Heart uses the example of “The Bachelor” and how often the more diverse contestants are tokenized and not necessarily put in a position to make great strides for greater media inclusivity.
Heart did say in the area of athleisure, you’ll see more “curvy girls” who aren’t just relegated to the “plus-size section” of the store. Some strides are more superficial. Brands are making an attempt, but for many, it’s just surface level, Heart said.
“Brands have been slowly incorporating more ages, races, and body types, but the overall rate of inclusion is poor,” Zayde added. “It is my hope that more brands practice inclusion and get really good feedback from consumers that this is incredibly needed. If a brand is trying to make you purchase a product by making you feel bad about yourself, do not support that brand.”
Today, Heart is thriving. In addition to all of her entrepreneurial endeavors, she’s hosting the third season of “The Walk In” on Amazon Prime.
When thinking back on where she is now and how far she’s come in her self-acceptance journey, Heart, who is 36, said that she would love to speak to the 12-year-old and 25-year-old versions of herself and say, “You don’t have to go through the same bullshit I went through.”

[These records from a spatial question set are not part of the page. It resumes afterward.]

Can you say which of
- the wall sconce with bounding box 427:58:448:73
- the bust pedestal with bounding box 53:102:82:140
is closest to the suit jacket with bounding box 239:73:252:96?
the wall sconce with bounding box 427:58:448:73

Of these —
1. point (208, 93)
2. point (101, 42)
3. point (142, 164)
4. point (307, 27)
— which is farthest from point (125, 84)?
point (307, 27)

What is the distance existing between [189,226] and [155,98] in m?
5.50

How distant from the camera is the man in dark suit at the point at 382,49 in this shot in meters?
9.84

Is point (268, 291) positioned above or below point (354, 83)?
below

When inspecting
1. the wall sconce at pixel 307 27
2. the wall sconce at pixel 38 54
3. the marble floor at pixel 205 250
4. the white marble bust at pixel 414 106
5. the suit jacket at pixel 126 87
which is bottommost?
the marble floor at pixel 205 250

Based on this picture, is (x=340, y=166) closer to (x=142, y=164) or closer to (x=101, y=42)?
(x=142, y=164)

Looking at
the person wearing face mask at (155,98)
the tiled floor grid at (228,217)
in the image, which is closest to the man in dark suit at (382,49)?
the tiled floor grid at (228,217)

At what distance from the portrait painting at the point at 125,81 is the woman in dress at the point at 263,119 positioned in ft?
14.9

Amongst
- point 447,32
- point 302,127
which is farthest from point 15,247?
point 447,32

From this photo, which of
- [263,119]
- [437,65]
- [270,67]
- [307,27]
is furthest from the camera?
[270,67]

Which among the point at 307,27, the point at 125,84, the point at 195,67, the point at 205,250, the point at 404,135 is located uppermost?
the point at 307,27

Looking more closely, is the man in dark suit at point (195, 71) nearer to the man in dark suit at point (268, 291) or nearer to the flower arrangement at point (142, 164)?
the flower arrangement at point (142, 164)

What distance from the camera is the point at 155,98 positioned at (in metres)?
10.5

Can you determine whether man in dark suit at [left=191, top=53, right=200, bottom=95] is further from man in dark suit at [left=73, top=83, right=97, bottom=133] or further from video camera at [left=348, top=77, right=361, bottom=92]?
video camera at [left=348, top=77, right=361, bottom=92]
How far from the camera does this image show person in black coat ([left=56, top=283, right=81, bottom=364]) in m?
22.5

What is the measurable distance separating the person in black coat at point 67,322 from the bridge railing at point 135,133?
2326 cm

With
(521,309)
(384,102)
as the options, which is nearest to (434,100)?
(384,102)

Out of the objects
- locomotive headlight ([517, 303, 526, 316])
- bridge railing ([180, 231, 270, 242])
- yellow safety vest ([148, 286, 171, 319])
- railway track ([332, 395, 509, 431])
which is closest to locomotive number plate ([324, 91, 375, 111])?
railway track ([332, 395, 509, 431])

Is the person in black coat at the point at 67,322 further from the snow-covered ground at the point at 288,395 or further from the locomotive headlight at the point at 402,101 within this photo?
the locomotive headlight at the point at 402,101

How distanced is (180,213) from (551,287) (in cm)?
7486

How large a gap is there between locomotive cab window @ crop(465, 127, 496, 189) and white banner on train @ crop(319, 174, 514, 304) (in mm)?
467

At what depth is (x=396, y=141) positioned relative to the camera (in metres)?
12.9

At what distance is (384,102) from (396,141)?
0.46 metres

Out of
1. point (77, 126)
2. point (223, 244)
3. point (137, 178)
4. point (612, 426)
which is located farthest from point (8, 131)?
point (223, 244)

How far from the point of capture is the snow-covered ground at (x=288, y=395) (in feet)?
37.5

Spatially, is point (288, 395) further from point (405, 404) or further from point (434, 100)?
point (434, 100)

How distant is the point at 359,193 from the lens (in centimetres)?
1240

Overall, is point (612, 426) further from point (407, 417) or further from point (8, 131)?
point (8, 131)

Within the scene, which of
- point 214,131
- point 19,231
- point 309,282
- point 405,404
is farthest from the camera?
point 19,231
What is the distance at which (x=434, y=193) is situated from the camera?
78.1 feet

“I think a lot of us in our 30s are finally starting to heal and be able to be OK with who we are, in understanding, ‘You know what? I might not be the most popular in that group, a 10 out of 10, but in this group, I might be a 25!’” she said. “You have to affirm yourself and find love.”
Heart said that sometimes you also have to check in with yourself and check in with the friends who are there for you. Sometimes you have to turn to your friend and say, “Girl, I’m going through it!”
By affirming yourself and seeking support from those who matter, some of those negative messages and outdated toxic beauty standards seem less monumental.
“For me, I had to learn how to love and affirm myself. That’s when I started to lose weight, that’s when my skin started to clear up, that’s when I took care of myself,” Heart said. “I would say it starts with you, and it finishes with you.”